**The tasks:**
- a) Write out the SQL post from "Running it without" to "me doing it.".
- b) List the column headers of the first table in the SQL post.
- c) Continue the SQL post from its last sentence.

**Extract:**
━━━━━━━━━━
Search code examples
sqlsql-serverrecursionaggregate-functionscommon-table-expression

Aggregate functions in a recursive CTE to calculate fractions of sub-groups


I have a self-referential table which I am designing to describe mixtures of ingredients

id raw_input parent_input amount
a x 4
a y 6
b j 1
b k 3
c a 6
c b 1
d c 1
d a 1

I'd like to write a recursive CTE query which calculates the fraction of each base_input in each individual mix. For example, I'd like the output:

id raw_input amount
a x 0.4
a y 0.6
b j 0.25
b k 0.75
c x 0.34285714
c y 0.51428571
c j 0.03571429
c k 0.10714286
  • I haven't added mixture d here as it's quite tricky to calculate at this stage

where the values are calculated as such:

id raw_input amount
a x 4/(4+6)
a y 6/(4+6)
b j 1/4
b k 3/4
c x 0.4*(6/(6+1))
c y 0.6*(6/(6+1))
c j 0.25*(1/(6+1))
c k 0.75*(1/(6+1))

My method for attempting this was to join a aggregate total onto the tables in the CTE, then divide the masses by this as such:

WITH cte AS (
    SELECT id, base_input, mass_fraction FROM
        (SELECT E.id, E.base_input, E.amount/f.total_mass AS mass_fraction
        FROM mix_table E
        JOIN (SELECT id, SUM(amount) as total_mass
             FROM mix_table
             GROUP BY id
             ) AS root_totals
        ON root_totals.id = E.id
        WHERE E.base_input IS NOT NULL) AS r
        UNION ALL
        
        SELECT b.id, base_input, mass_fraction/totals.total_mass FROM 
        (SELECT F.id, cte.base_input, cte.amount/branch_totals.total_mass AS mass_fraction
         FROM mix_table F 
         JOIN cte on F.parent_input = cte.id) as b
         JOIN (SELECT id, SUM(amount) as total_mass
              FROM mix_table
              GROUP BY id 
         ) AS branch_totals
         ON branch_totals.id = totals.id
    )

select * from cte

Running it without the totals joined onto the CTE gets most of the way there, just the individual components of the mixture group C are not scaled by their respective fractions.

It seems like a CTE with an aggregate function is exactly what I want to do, just the error raised by SQL server prevents me doing it.
━━━━━━━━━━
**Material provided:**
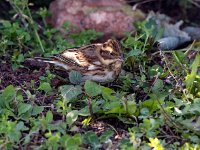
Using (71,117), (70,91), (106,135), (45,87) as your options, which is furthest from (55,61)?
(106,135)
━━━━━━━━━━
**Answers per task:**
- a)
Running it without the totals joined onto the CTE gets most of the way there, just the individual components of the mixture group C are not scaled by their respective fractions.

It seems like a CTE with an aggregate function is exactly what I want to do, just the error raised by SQL server prevents me doing it.

- b) id, raw_input, parent_input, amount

- c)
There must be a way around this, I'm sure I'm not the first person to want to do this.

Edit: I'd like to clarify that I'm aiming to do this for more than one level, where I can expand the solution to account for an indeterminate level of nested parent/children


Solution

  • I managed to solve my own quandry, and for future viewers I think this only works because it doesn't require the aggregation to be run more than once, I can do the aggregation calculation before the CTE, then use it within the CTE:

    -- I first define the total aggregation here
    
    WITH totals AS (SELECT id, SUM(amount) as total_mass
                  FROM test_mix
                  GROUP BY id),
    cte AS (
        SELECT id, raw_input, amount FROM
            (SELECT E.id, E.raw_input, E.amount/totals.total_mass AS amount
            FROM test_mix E
            JOIN totals
            ON totals.id = E.id
            WHERE E.raw_input IS NOT NULL) AS r
            UNION ALL
            
            SELECT b.id, raw_input, child_q*(parent_q/totals.total_mass) FROM 
            (SELECT F.id, cte.raw_input, cte.amount AS parent_q, F.amount AS child_q
             FROM test_mix F 
             JOIN cte on F.parent_input = cte.id) as b
             JOIN totals                                   -- then use it here
             ON totals.id = b.id
        )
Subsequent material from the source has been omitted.